KUTIPAN TEKS:
------------------------------
Akan tetapi pendapat Nurcholish itu dibantah oleh koleganya sendiri, M. Dawam Rahardjo. Sebagaimana dituliskannya dalam pengantar buku Argumen Islam untuk Sekularisme, Dawam menyatakan bahwa pendapat Nurcholish tersebut hanya merupakan sebuah euphemisme (penghalusan bahasa) semata, walaupun Nurcholish mempunyai argumen ilmiah untuk membedakan sekularisasi dan sekularisme tersebut. Sebab dalam pandangan Dawam, sekularisasi itu bagian dari sekularisme juga. Dalam hal ini, maka Dawam pun memberikan penghargaan yang besar kepada Abdurrahman Wahid dan Ulil-Abshar Abdalla yang telah terang-terangan berani mengemukakan gagasan sekularisme dengan istilah “sekularisme” itu sendiri.
Dalam pengamatan Budhy, istilah sekularisasi tidak jauh beda dengan sekularisme yang kedua-duanya bisa mewujud sebagai sebuah ideologi, dan juga bisa tidak mewujud sebagai ideologi. Kompleksitas pengertian di antara dua istilah tersebut membuat Budhy berkesimpulan bahwa istilah sekularisme dan sekularisasi seringkali bisa dipertukarkan atau bisa juga saling melengkapi. Artinya, sekularisme tidak akan terjadi tanpa sekularisasi. Sebaliknya, sekularisasi adalah suatu proses bertahap menuju sekularisme.
Dalam memperkuat proposisinya ini, Budhy kemudian mengutip penjelasan Harvey Cox dalam bukunya yang terkenal, The Secular City. Menurut Cox, sekularisasi melibatkan tiga proses, yaitu: (1) pembebasan alam dari ilusi (disenchantment of nature), (2) desakralisasi politik (desacralization of politics), dan (3) pembangkangan terhadap nilai-nilai (deconsecration of values). Yang pertama maksudnya pembebasan alam dari pengaruh ilahi yang mencakup kepercayaan animistis, dewa-dewa, dan sifat magis dari alam. Yang kedua, peniadaan kesucian dan kewibawaan agama dari politik. Dan yang ketiga, berarti penghapusan kesucian nilai-nilai, termasuk nilai agama, dari kehidupan. Semua nilai akan selalu terbuka untuk berubah, bersifat relatif/nisbi tergantung perkembangan zaman yang standarnya adalah ilmu pengetahuan, bukan agama. Itu artinya bahwa sekularisasi serumpun dengan sekularisme.
------------------------------
DATA YANG DIBERIKAN:
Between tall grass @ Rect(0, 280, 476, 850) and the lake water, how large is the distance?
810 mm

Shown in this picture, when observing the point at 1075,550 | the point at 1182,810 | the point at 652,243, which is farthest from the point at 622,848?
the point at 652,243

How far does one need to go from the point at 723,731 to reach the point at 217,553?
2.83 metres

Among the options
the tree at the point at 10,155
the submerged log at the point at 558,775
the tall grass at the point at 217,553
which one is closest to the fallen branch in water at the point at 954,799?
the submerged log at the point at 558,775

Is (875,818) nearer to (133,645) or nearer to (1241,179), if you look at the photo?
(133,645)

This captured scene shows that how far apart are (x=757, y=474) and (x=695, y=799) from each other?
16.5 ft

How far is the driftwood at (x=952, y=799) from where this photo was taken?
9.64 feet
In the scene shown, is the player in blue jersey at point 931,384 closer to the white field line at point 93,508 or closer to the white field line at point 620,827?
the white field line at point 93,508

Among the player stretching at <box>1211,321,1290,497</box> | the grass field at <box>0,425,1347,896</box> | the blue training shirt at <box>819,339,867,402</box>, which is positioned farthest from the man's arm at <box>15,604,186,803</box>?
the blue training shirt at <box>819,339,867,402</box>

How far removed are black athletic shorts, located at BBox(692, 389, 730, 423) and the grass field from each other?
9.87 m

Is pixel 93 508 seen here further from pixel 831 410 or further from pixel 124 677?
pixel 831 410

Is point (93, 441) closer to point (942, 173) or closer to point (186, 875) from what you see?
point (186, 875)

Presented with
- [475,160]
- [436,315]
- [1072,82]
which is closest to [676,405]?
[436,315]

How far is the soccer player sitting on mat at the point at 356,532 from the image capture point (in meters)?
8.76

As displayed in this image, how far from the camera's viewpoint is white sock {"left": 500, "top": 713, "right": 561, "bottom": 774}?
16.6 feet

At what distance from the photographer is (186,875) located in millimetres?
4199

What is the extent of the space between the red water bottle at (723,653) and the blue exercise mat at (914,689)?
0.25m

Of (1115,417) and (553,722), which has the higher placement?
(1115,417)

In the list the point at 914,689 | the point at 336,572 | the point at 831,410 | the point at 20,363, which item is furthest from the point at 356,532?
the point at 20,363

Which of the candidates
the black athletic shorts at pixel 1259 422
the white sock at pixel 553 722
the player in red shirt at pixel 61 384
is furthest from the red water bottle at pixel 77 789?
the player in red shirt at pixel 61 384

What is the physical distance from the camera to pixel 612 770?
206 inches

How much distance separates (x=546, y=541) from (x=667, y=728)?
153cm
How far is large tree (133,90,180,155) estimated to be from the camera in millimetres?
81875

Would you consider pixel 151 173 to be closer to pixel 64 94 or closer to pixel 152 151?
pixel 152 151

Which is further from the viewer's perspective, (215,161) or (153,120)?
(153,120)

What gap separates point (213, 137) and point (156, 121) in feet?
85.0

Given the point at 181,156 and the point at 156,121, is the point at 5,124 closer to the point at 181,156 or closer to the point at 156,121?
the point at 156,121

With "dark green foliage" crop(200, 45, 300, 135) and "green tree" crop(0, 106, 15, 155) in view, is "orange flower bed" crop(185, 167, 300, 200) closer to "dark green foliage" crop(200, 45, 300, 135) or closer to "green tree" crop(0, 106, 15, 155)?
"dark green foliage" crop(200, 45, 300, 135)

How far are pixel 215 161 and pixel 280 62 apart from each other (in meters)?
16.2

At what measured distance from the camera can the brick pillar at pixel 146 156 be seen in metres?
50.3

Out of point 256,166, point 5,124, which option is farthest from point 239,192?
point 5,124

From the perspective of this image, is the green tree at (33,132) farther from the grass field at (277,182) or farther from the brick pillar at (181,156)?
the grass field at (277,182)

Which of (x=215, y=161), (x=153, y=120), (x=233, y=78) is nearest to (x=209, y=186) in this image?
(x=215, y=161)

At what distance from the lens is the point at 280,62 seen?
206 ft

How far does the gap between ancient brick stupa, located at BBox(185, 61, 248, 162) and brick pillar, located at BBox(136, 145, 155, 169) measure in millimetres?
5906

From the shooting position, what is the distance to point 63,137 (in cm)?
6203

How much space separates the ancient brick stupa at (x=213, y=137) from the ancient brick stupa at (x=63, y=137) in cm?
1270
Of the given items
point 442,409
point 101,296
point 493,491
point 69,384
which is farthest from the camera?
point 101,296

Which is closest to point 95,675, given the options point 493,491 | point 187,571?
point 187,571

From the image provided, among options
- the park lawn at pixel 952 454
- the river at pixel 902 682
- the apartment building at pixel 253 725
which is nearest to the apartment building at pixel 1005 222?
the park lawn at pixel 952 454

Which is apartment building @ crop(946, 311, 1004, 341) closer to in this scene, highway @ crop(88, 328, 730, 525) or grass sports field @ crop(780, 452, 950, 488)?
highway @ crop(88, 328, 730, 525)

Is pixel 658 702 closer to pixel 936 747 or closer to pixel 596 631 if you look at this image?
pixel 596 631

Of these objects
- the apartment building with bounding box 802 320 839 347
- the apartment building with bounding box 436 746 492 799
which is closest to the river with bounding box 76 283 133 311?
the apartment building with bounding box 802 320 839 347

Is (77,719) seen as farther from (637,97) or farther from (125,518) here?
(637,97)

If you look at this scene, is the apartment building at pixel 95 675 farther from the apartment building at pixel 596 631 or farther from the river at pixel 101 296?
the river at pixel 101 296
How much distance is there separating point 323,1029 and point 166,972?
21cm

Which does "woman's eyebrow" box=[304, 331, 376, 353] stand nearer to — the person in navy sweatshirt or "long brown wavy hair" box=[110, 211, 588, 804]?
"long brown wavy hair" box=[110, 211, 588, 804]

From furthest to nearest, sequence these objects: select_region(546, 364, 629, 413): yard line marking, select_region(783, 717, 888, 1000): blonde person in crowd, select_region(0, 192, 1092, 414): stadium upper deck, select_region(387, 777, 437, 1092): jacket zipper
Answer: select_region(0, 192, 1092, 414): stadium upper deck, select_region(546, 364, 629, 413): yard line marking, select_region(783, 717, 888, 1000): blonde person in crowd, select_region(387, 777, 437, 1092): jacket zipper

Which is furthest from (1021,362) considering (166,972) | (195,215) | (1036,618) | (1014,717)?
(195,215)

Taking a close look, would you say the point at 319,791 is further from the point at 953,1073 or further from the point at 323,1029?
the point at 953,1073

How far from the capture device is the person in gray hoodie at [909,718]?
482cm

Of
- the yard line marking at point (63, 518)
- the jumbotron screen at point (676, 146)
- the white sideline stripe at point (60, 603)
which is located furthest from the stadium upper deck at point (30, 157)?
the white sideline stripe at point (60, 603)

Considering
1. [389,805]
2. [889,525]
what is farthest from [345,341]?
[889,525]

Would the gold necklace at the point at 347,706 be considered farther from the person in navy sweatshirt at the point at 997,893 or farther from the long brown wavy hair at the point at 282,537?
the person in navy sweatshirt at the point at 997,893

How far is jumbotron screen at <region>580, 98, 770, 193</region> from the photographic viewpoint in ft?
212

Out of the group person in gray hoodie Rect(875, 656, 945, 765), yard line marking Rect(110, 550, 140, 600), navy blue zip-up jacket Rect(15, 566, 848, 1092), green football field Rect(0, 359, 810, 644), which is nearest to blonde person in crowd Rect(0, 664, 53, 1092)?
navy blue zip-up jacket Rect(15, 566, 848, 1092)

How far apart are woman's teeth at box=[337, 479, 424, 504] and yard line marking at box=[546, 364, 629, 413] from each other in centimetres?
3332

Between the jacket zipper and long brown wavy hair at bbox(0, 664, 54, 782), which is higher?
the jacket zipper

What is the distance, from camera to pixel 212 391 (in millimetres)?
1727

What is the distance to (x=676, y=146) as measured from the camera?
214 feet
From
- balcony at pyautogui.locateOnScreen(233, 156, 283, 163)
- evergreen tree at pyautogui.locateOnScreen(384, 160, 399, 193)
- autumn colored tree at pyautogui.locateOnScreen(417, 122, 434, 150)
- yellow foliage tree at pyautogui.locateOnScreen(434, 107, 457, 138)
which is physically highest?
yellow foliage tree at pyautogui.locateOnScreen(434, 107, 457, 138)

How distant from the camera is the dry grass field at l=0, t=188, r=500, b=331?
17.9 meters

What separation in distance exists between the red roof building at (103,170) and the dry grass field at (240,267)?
------------------------------
PETUNJUK:
Ketik ulang bagian kutipan tentang sekularisasi dan sekularisme, mulai dari "Dalam memperkuat proposisinya" sampai dengan "serumpun dengan sekularisme.", tanpa mengubah satu kata pun. Data ini diambil dari sumber lain.

JAWABAN LATIHAN:
Dalam memperkuat proposisinya ini, Budhy kemudian mengutip penjelasan Harvey Cox dalam bukunya yang terkenal, The Secular City. Menurut Cox, sekularisasi melibatkan tiga proses, yaitu: (1) pembebasan alam dari ilusi (disenchantment of nature), (2) desakralisasi politik (desacralization of politics), dan (3) pembangkangan terhadap nilai-nilai (deconsecration of values). Yang pertama maksudnya pembebasan alam dari pengaruh ilahi yang mencakup kepercayaan animistis, dewa-dewa, dan sifat magis dari alam. Yang kedua, peniadaan kesucian dan kewibawaan agama dari politik. Dan yang ketiga, berarti penghapusan kesucian nilai-nilai, termasuk nilai agama, dari kehidupan. Semua nilai akan selalu terbuka untuk berubah, bersifat relatif/nisbi tergantung perkembangan zaman yang standarnya adalah ilmu pengetahuan, bukan agama. Itu artinya bahwa sekularisasi serumpun dengan sekularisme.